Rebecca tapped the phone. “Who’s this woman she’s talking to in front of the house?”
“Her best friend, who’s also the construction foreman.”
“I like that,” Rebecca mused. “She’s Black, so we get built-in diversity right there. Tony would love that, all right.”
Mo pulled his iPad from his messenger bag, opened the pitch document for Saving Savannah, and gave it to Rebecca.
“The real star of the show would be Savannah,” he told her. “The place oozes atmosphere. And it’s got great creative energy because of SCAD. Tons of talent living there, and every place you look, a camera crew is shooting a film or television project.”
“Georgia’s a right-to-work state too,” Rebecca said, tapping her pencil on her desktop. “So super cheap labor costs, plus the tax incentives the state offers filmmakers.”

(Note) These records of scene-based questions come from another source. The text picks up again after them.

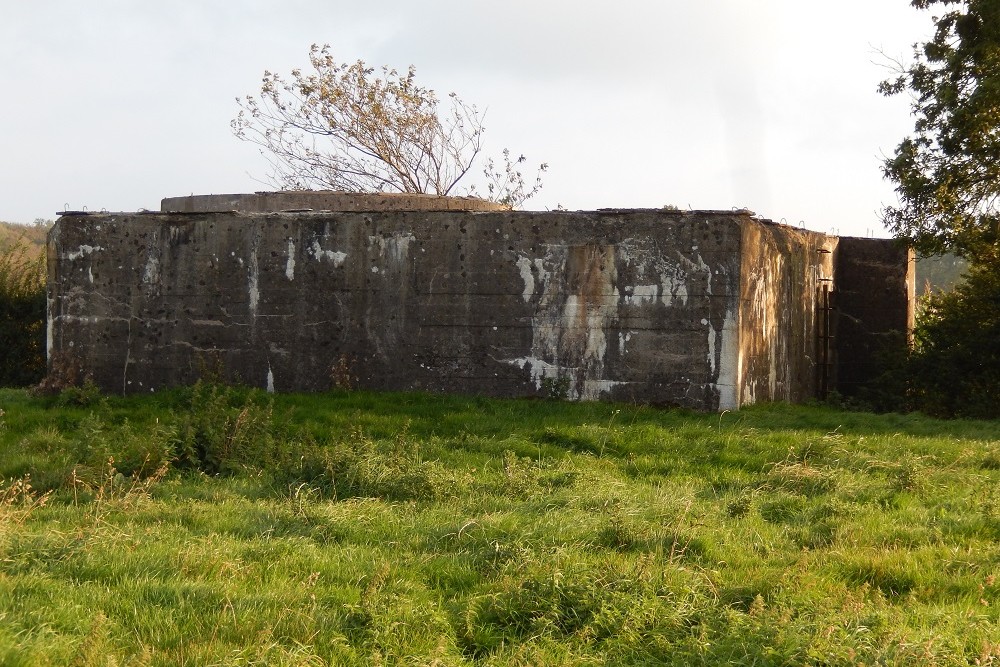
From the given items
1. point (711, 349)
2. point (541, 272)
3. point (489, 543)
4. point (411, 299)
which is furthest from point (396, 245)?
point (489, 543)

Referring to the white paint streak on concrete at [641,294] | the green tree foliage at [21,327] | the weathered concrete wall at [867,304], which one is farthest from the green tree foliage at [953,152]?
the green tree foliage at [21,327]

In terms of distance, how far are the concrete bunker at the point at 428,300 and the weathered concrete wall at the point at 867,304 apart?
3174 millimetres

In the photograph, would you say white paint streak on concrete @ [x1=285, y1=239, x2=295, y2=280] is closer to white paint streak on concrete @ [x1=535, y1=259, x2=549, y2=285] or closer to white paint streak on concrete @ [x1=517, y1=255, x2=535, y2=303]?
white paint streak on concrete @ [x1=517, y1=255, x2=535, y2=303]

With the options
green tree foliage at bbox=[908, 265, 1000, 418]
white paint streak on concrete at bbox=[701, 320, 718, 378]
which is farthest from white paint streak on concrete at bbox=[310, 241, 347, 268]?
green tree foliage at bbox=[908, 265, 1000, 418]

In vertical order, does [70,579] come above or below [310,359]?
below

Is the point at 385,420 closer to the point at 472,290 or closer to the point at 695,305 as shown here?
the point at 472,290

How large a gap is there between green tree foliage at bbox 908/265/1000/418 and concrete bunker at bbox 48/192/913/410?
347 centimetres

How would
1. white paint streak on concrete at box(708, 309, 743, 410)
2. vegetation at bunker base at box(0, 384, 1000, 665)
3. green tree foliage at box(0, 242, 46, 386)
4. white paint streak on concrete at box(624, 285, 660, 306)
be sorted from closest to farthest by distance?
vegetation at bunker base at box(0, 384, 1000, 665) → white paint streak on concrete at box(708, 309, 743, 410) → white paint streak on concrete at box(624, 285, 660, 306) → green tree foliage at box(0, 242, 46, 386)

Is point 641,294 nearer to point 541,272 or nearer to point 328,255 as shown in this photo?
point 541,272

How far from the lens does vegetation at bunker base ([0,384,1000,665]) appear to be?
13.4 ft

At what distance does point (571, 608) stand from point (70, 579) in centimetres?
228

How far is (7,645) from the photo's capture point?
3.68m

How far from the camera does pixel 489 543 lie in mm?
5336

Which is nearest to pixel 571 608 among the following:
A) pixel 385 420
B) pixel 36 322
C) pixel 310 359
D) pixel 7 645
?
pixel 7 645
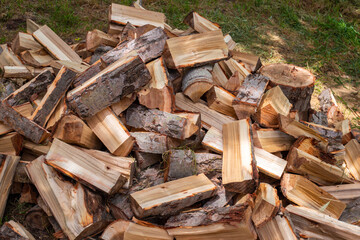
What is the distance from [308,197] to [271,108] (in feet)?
2.57

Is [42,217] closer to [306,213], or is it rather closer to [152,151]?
[152,151]

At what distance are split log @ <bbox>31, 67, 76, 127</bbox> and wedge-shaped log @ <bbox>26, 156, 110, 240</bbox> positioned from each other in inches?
13.8

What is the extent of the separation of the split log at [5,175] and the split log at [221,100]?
5.49 ft

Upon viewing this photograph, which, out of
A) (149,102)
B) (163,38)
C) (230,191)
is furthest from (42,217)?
(163,38)

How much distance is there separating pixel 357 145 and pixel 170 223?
1.97m

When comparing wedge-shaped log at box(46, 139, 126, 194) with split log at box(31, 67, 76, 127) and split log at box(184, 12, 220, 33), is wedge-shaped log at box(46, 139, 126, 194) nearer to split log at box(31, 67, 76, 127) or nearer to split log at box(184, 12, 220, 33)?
split log at box(31, 67, 76, 127)

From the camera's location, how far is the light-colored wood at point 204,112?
2838mm

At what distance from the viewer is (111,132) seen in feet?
8.22

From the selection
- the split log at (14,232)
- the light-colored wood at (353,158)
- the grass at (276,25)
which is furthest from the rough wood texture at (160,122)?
the grass at (276,25)

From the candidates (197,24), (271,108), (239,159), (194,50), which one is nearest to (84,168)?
(239,159)

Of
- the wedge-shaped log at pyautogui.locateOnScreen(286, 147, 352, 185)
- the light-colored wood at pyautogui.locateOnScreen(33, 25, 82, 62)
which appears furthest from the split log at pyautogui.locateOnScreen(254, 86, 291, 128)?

“That was my next point,” Mo said. He could feel Rebecca’s mood lightening. She was in to this idea, totally in to it.
She’d tabbed back to the photo of Hattie now, the pencil tapping a mile a minute.
“Well?”
“I need a sizzle reel, obviously, so we can see if this girl can walk and chew gum. And the house, the one you’d rehab for the first season.”
“That’s no problem at all,” Mo lied. “How soon?”
“Now.” She handed him the iPad. “Going Coastal is going on hiatus. So your little Savannah show, if you can pull it together, can be our fall replacement.”
Mo felt his mouth go dry. “But … this is May.”
“I’m aware,” Rebecca said. She picked up a folder and leafed through it. “Byron sent this over last night. Somehow, he’d already heard about Krystee and Will. It’s freakish how he always seems to know what’s going on in this town. And of course he just happens to have a new show already in development.”
“Of course he does,” Mo said. “Just out of idle curiosity, what kind of low-budget crap is he trying to sell you now?”
Rebecca arched an eyebrow. “Jealousy doesn’t suit you at all, Mo. It’s actually very intriguing. Each week he’s pairing an up-and-coming designer with a client just emerging from a bad divorce, to totally redesign their master bedroom. Suite Revenge. Don’t you just love it?”